▸ Schriftliche Aufgabe
Ermittle in den folgenden Daten jede Zeile, die das Wort „west“ enthält, und schreibe diese Zeilen vollständig ab.

▸ Gegebene Daten
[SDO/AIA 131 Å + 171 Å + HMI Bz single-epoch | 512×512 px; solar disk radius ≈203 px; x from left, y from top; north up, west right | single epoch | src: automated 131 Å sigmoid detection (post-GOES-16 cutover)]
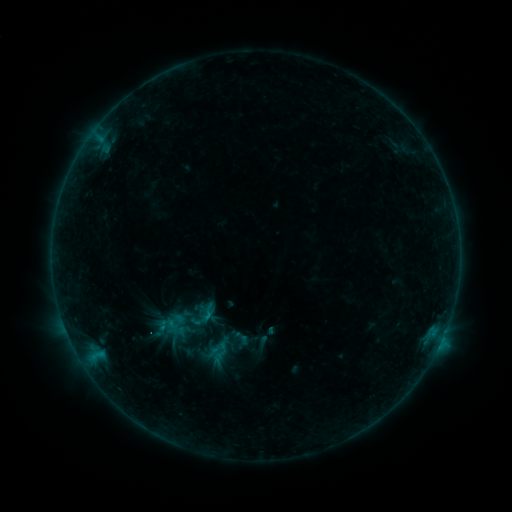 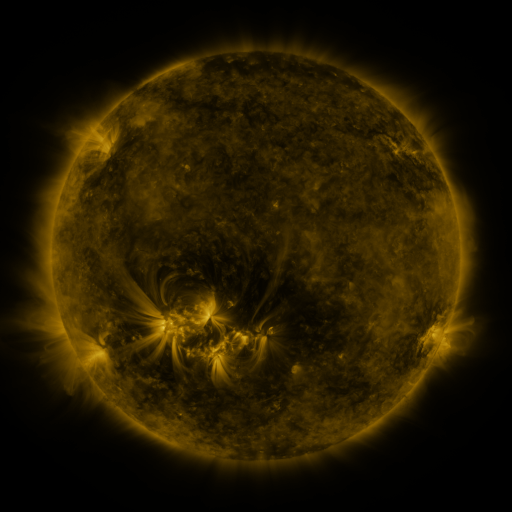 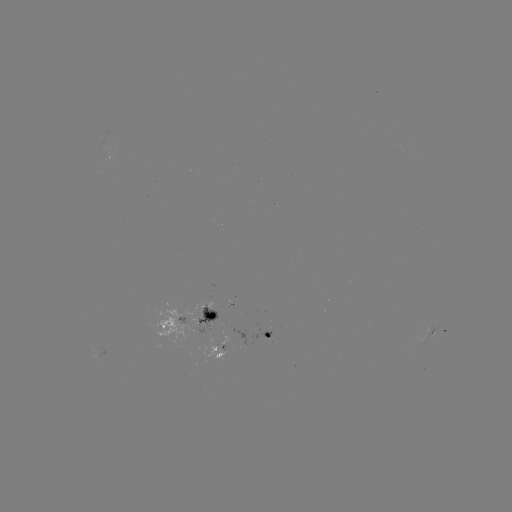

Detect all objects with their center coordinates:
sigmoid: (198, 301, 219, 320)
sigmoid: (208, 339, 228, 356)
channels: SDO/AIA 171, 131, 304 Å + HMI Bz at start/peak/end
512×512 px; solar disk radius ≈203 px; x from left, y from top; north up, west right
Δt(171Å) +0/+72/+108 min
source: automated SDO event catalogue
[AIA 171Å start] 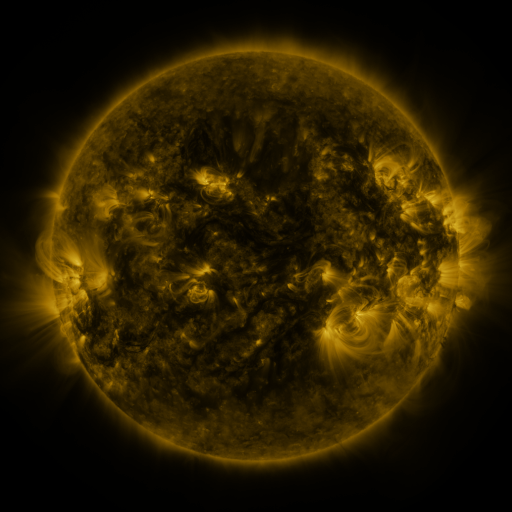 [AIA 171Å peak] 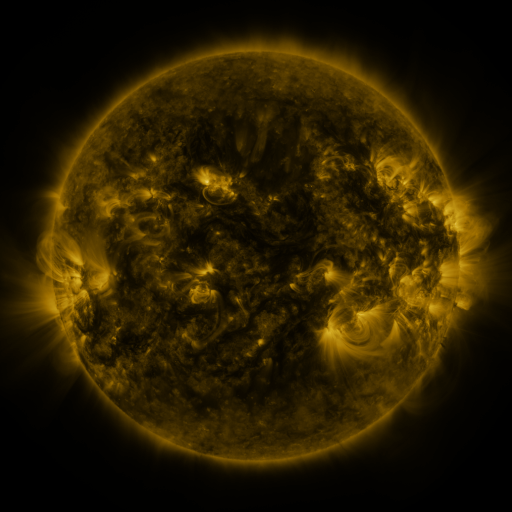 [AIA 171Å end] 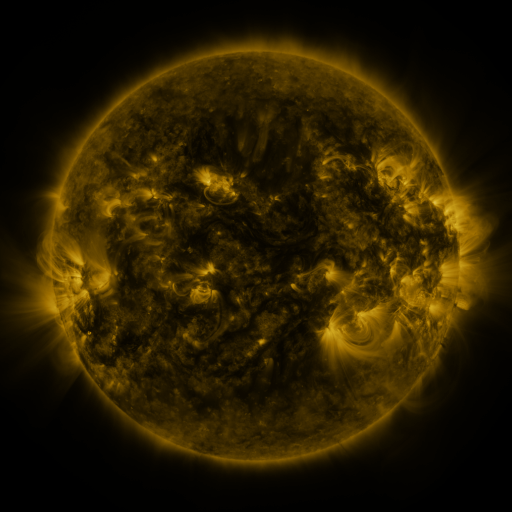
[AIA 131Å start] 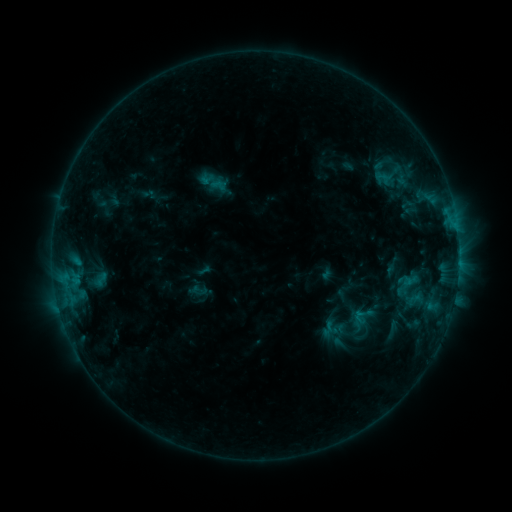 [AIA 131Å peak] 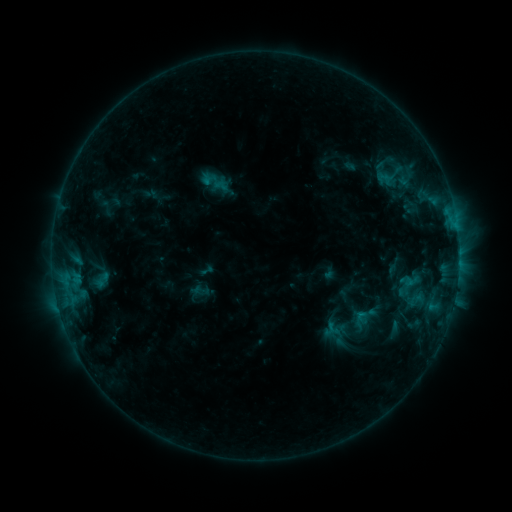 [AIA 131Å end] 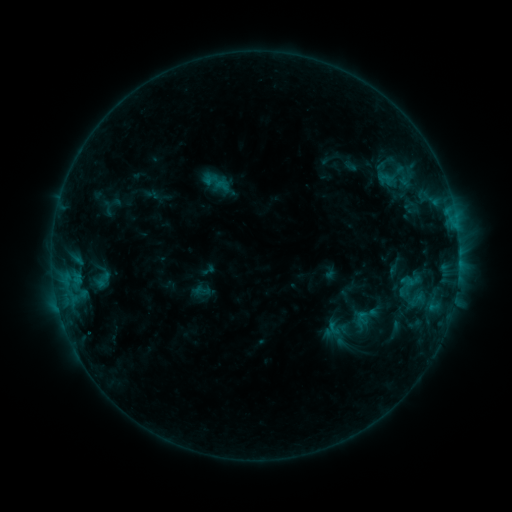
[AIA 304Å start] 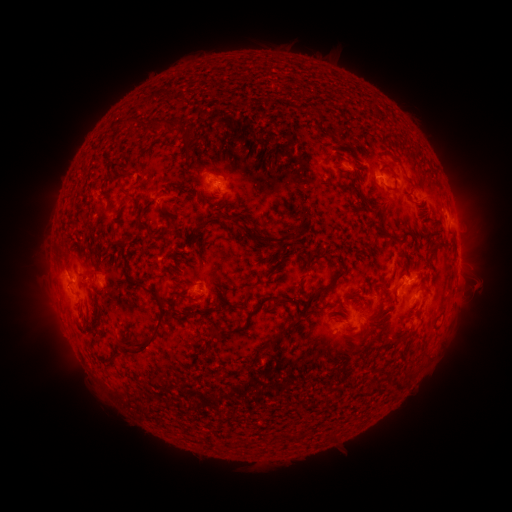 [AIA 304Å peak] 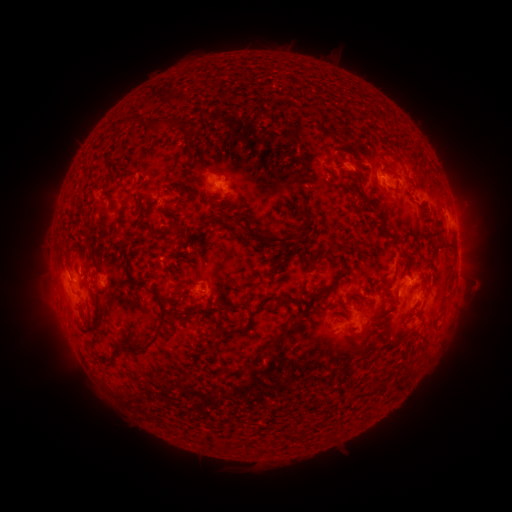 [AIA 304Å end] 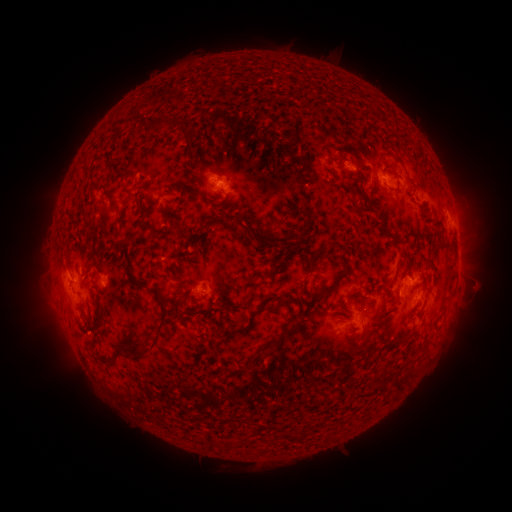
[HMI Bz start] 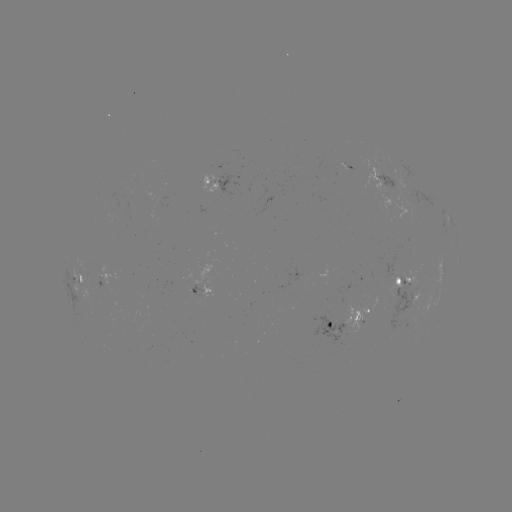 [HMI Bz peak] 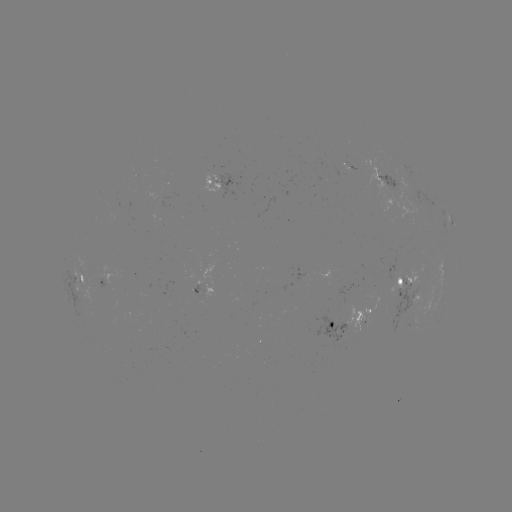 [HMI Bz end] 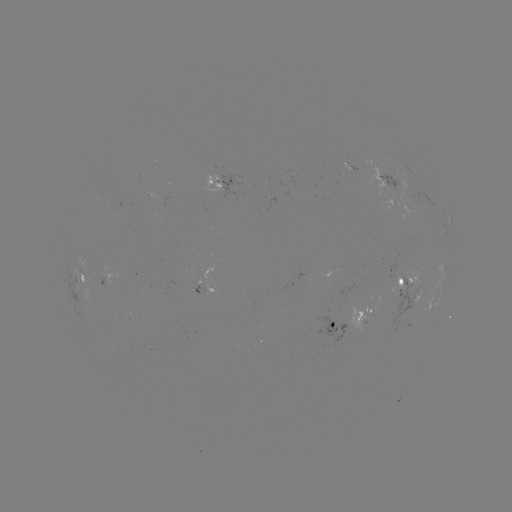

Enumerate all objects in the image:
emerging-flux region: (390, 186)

▸ Lösung der Aufgabe
[SDO/AIA 131 Å + 171 Å + HMI Bz single-epoch | 512×512 px; solar disk radius ≈203 px; x from left, y from top; north up, west right | single epoch | src: automated 131 Å sigmoid detection (post-GOES-16 cutover)]
512×512 px; solar disk radius ≈203 px; x from left, y from top; north up, west right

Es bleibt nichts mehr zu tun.